The numbers in the table were generated with this program:

#include <iostream>
#include <iomanip>
 
int main()
{
  int ntools = 25;
  // relative cpu times for each tool in express stream (from job log)
  float timesE[] = {1.77,0.324,0.318,0.065,8.16,0.673,1.36,0.222,0.420,
                    0.923,0.076,0.128,0.041,3.8,0.161,1.06,0.048,0.039,
            1.41,0.943,3.98,0.253,0.026,0.105,0.03};
  // flag which tools run in each stream (as in jobOptions)

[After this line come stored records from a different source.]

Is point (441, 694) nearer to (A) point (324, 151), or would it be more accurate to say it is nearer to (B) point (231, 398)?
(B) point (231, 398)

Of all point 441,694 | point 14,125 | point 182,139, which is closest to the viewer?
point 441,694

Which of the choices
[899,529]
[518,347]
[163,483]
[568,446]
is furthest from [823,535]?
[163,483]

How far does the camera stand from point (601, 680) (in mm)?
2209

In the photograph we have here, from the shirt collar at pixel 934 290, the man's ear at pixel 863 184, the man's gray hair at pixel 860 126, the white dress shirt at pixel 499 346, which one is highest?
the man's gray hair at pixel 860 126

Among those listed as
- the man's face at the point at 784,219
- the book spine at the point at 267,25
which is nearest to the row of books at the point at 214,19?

  int express[] = {1,1,1,1,1,1,1,1,1,1,1,1,1,1,1,1,1,1,1,1,1,1,1,1,1};
  int jetet[]   = {1,1,1,1,1,0,0,0,1,1,1,1,1,1,1,1,1,1,1,0,1,1,1,1,1};
  int egamma[]  = {1,1,1,1,0,0,0,0,1,1,1,1,1,1,1,1,1,1,0,1,0,0,0,1,1};
  int muons[]   = {1,1,1,1,0,0,0,0,1,1,1,1,1,1,1,1,1,1,1,1,0,0,0,1,1};
  int other[]   = {1,1,1,1,0,0,0,0,1,1,1,1,1,1,1,1,1,1,0,0,0,0,0,1,1};
  // relative number of events per stream
  // (from plots L1Calo/Overview/l1calo_1d_NumberOfEvents)

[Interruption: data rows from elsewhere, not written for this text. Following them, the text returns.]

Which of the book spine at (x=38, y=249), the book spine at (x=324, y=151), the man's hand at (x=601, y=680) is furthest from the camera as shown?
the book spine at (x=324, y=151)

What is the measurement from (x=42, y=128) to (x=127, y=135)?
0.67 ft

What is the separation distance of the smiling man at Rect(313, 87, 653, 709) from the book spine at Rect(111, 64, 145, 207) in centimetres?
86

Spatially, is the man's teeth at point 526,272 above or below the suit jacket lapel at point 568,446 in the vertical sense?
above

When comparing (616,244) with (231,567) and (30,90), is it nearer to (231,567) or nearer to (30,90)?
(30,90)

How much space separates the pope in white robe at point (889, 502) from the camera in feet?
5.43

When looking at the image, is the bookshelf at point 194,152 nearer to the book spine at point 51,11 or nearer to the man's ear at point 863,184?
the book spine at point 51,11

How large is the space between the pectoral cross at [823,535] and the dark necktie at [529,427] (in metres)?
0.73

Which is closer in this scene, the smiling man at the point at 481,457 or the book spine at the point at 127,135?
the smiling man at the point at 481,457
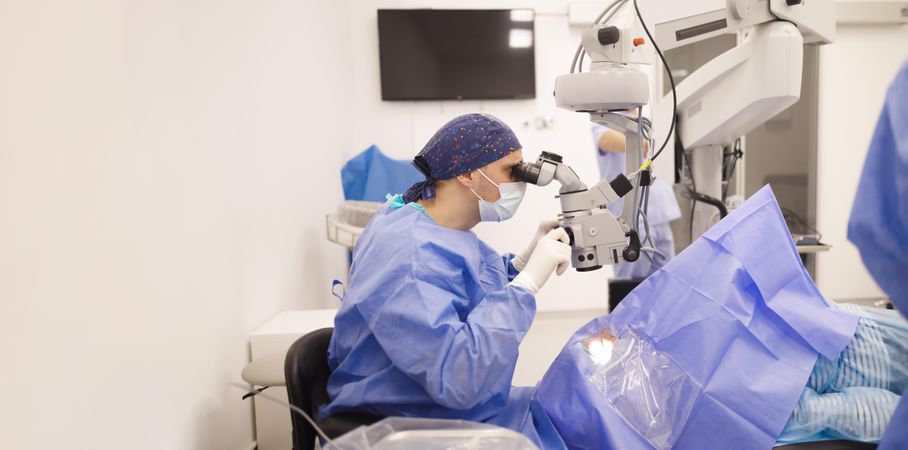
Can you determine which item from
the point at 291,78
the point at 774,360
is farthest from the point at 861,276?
the point at 291,78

  float events[] = {0.192, 2.11, 1.53, 1.52, 1.53};
  float timesO[ntools];
  float totalE = 0;
  float totalO = 0;
  for (int i = 0; i < ntools; ++i) {
    totalE += timesE[i];
    timesO[i] = express[i]*timesE[i]*events[0] + jetet[i]*timesE[i]*events[1] +
                 egamma[i]*timesE[i]*events[2] + muons[i]*timesE[i]*events[3] +
          other[i]*timesE[i]*events[4];
    totalO += timesO[i];
  }
  float percE, percO;
  std::cout << "Express  Overall" << std::endl;
  for (int i = 0; i < ntools; ++i) {
    percE = 100*timesE[i]/totalE;
    percO = 100*timesO[i]/totalO;
    std::cout << std::setiosflags(std::ios::fixed | std::ios::showpoint)
              << std::setprecision(1)
              << std::setw(6) << percE
              << std::setw(9) << percO << std::endl;
  }
}

Times are for one input file (683 events).